All About Jazz and Lerterland review by David R. Adler

CF 132John O’Gallagher Trio – Dirty Hands (CF 132)
Saxophonist John O’Gallagher and bassist Masa Kamaguchi have a history. They documented their intense, ruminative interplay on O’Gallagher’s two-volume CIMP session of 2004, Rules of Invisibility, featuring Jay Rosen on drums. Dirty Hands, recorded in Portugal during a 2007 European tour, is a continuation of that history, although this time we hear the leader and Kamaguchi with veteran drummer Jeff Williams, who has lent much textural acuity to Axiom, O’Gallagher’s burning double-sax quartet with Tony Malaby.

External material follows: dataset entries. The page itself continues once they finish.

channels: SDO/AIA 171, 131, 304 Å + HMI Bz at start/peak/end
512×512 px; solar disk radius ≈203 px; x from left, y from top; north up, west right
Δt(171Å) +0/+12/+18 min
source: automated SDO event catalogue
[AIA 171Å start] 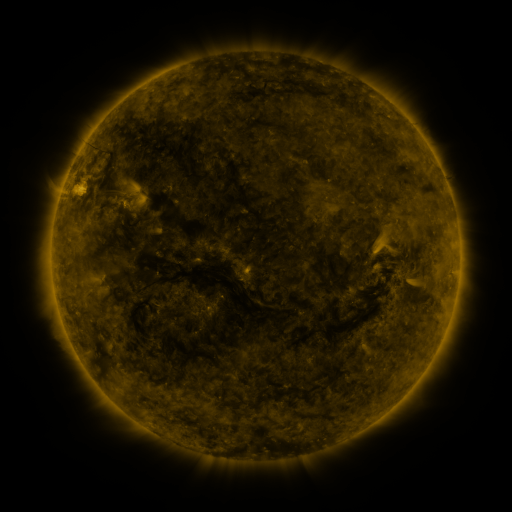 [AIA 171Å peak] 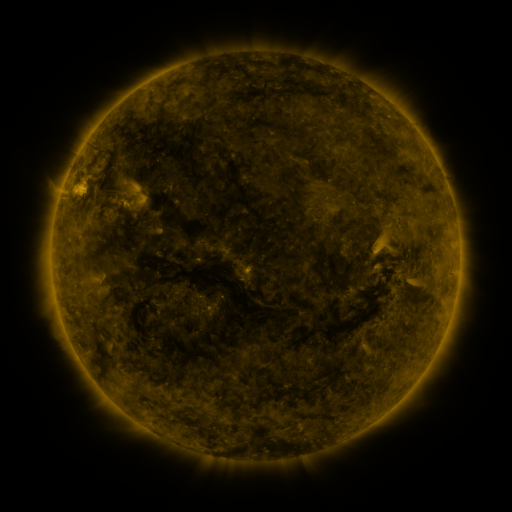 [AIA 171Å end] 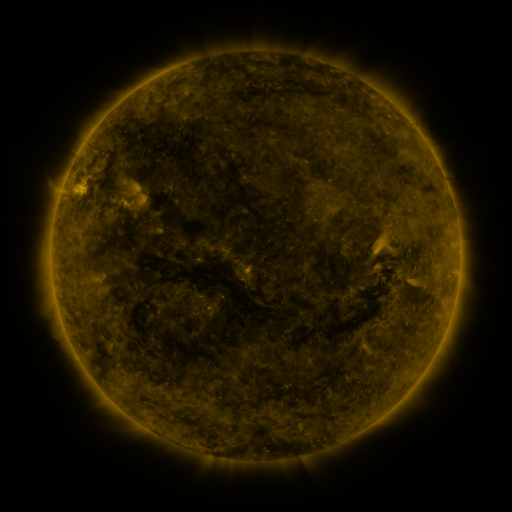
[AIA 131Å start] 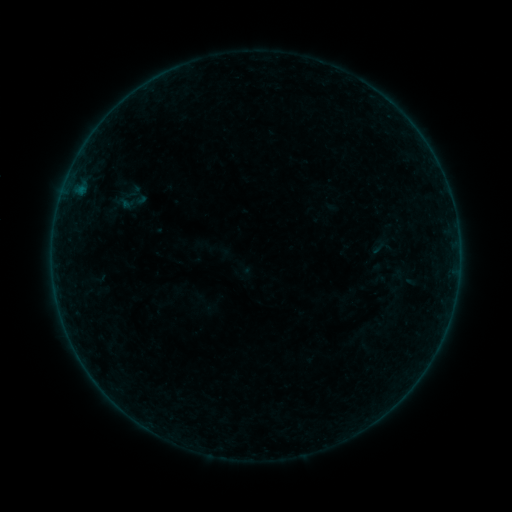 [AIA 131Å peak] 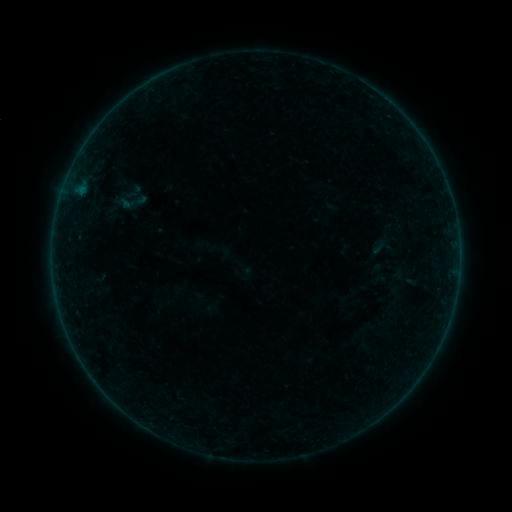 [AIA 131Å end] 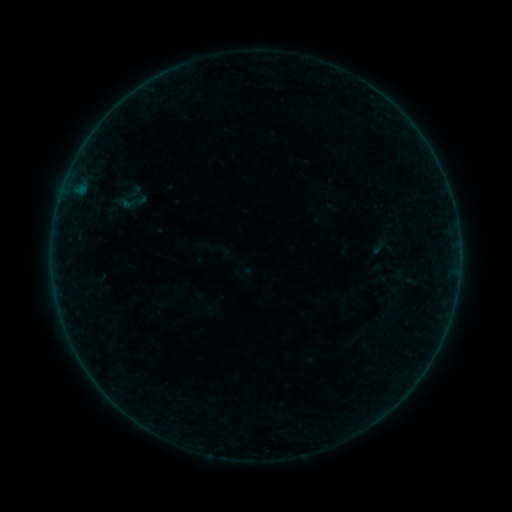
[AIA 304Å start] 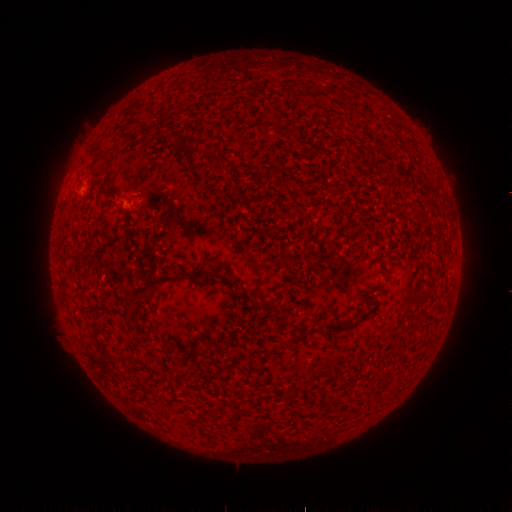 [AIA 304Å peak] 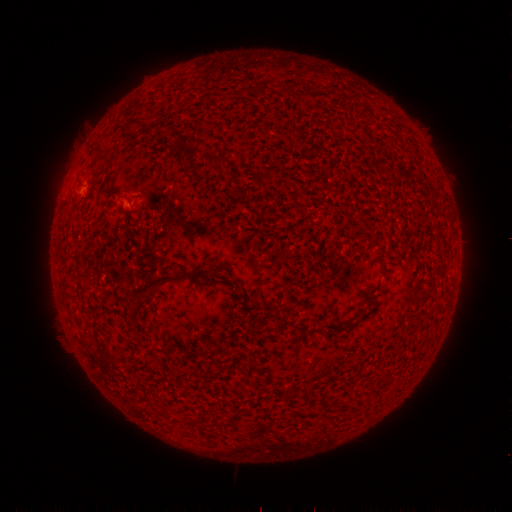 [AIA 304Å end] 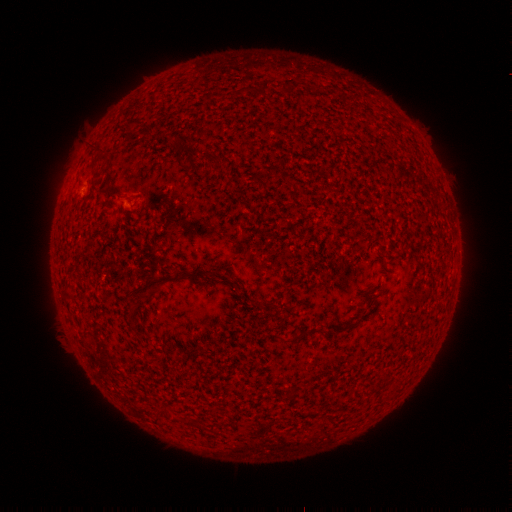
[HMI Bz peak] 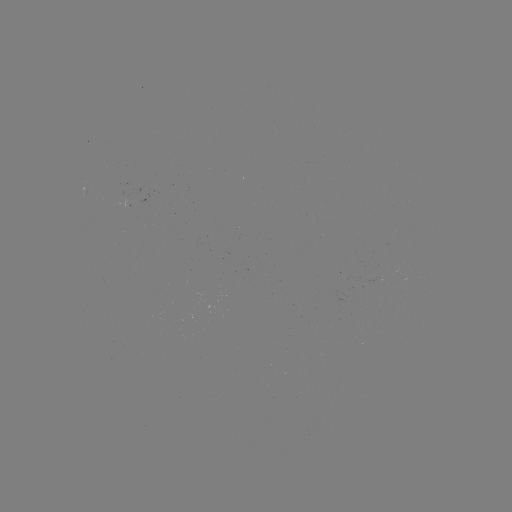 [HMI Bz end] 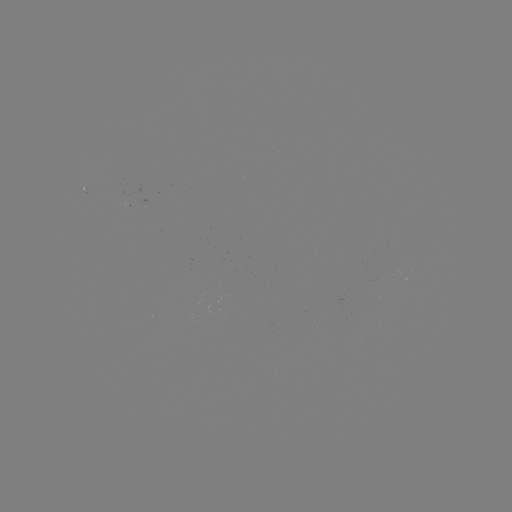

nothing was catalogued: no classed flare, no EUV trigger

Rules found O’Gallagher playing both alto and soprano, and CIMP’s famously minimalist recording method suited him well, giving the horns a certain roundness and warmth. Dirty Hands, however, is exclusively an alto date. The production is radically different: CIMP’s dry-as-a-bone aesthetic gives way to a louder and harsher attack with a touch of echo. But the biggest shift is in terms of repertoire.

On Rules, O’Gallagher took a left-of-center approach to bebop and postbop, putting canny twists on tunes like “Billie’s Bounce” (“Bouncin’ Billie”), “Bye Bye Blackbird” (“Later, Bird”) and “Giant Steps” (“Titans Stride”). On Dirty Hands, the music is freer and less overtly swing-based, although Williams’ loping “Borderline” establishes a clear tempo midway through the set. O’Gallagher’s pieces — “Bed Bugs,” “Time Finds Its Way,” “F Line” — start with short precomposed ideas that then grow outward into abstraction and dialogue. Three of seven tracks are credited to the full trio, including the 16-minute finale “Lessons of History.”

There’s an impressive weight to Kamaguchi’s tone, an unmistakable command of trio discipline that’s also evident in the bassist’s work with Frank Kimbrough and Paul Motian (hear Kimbrough’s Play), as well as Matt Renzi and Jimmy Weinstein (Lines and Ballads, Dream Life). O’Gallagher endows his brisk and compelling alto language with individuality but also a sense of living history: one thinks of Ornette Coleman’s Golden Circle recordings, with hints of Steve Coleman’s or Greg Osby’s jagged in-the-pocket articulation and perhaps something of Tim Berne’s uncaged roar.